Could you reproduce, from the records below, everything from the line with "Энни. Вокруг света на велосипеде" down to the line with "8544 Valley View Road - Photo 17", keeping both of those lines and changing nothing?

**DATA SHOWN**:
*** Block opens ***

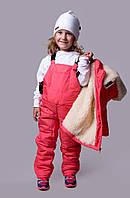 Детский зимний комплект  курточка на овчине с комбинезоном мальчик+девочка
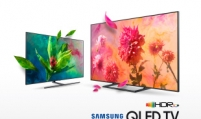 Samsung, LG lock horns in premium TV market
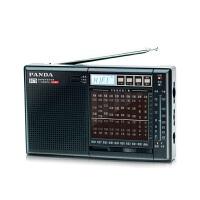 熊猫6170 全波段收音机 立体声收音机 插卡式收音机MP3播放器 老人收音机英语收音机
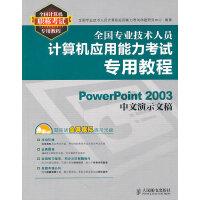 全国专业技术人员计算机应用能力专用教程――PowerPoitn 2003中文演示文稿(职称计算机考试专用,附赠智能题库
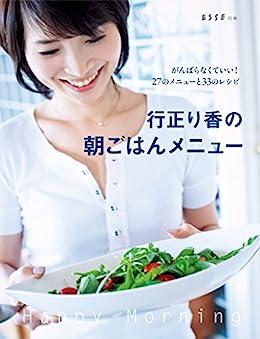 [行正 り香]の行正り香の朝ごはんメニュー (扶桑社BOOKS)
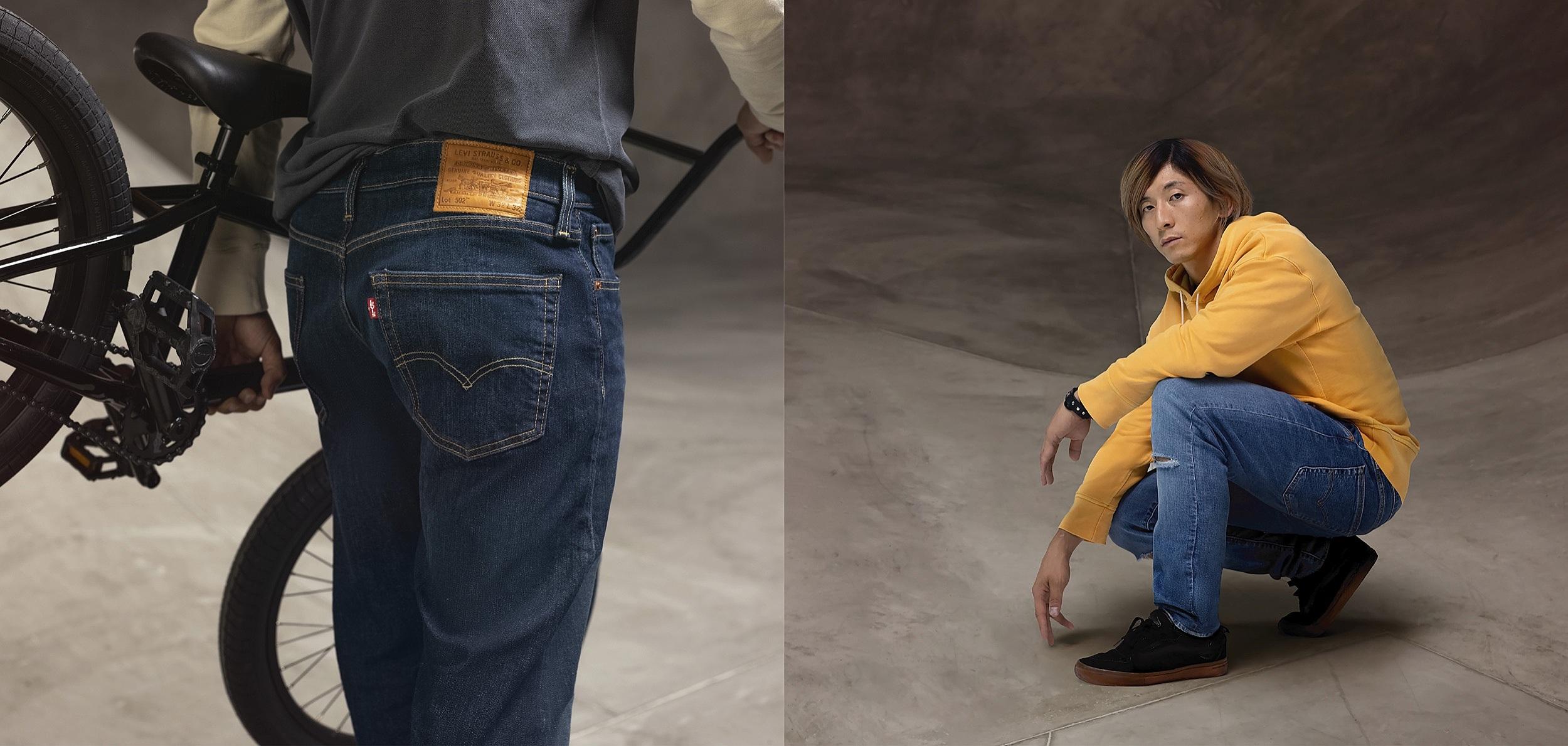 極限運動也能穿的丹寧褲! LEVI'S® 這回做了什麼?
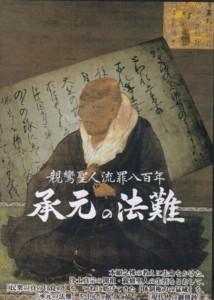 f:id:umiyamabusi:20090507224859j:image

*** Block closes ***
*** Block opens ***

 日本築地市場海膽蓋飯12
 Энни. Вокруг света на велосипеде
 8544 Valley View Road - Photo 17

*** Block closes ***
*** Block opens ***

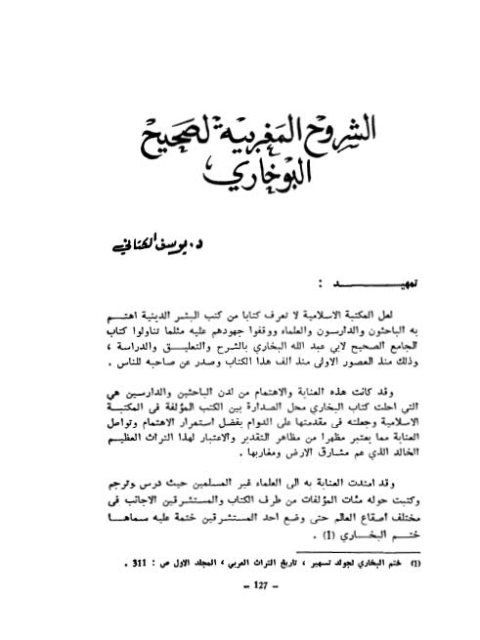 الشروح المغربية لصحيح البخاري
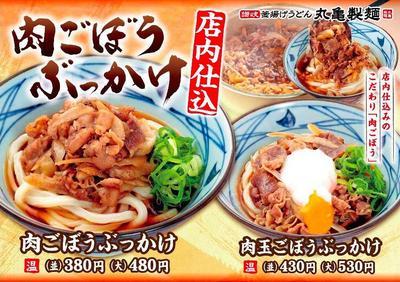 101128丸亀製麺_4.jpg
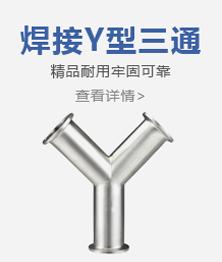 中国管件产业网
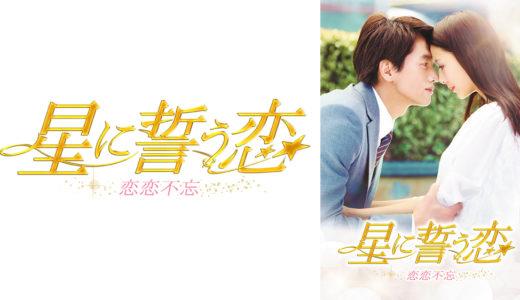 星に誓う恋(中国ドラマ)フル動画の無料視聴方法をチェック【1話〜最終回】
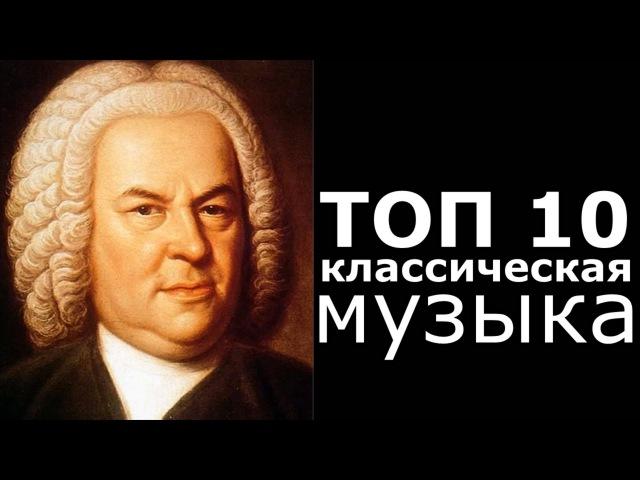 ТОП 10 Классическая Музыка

*** Block closes ***

**WRITTEN SOLUTION**:
 Энни. Вокруг света на велосипеде
 8544 Valley View Road - Photo 17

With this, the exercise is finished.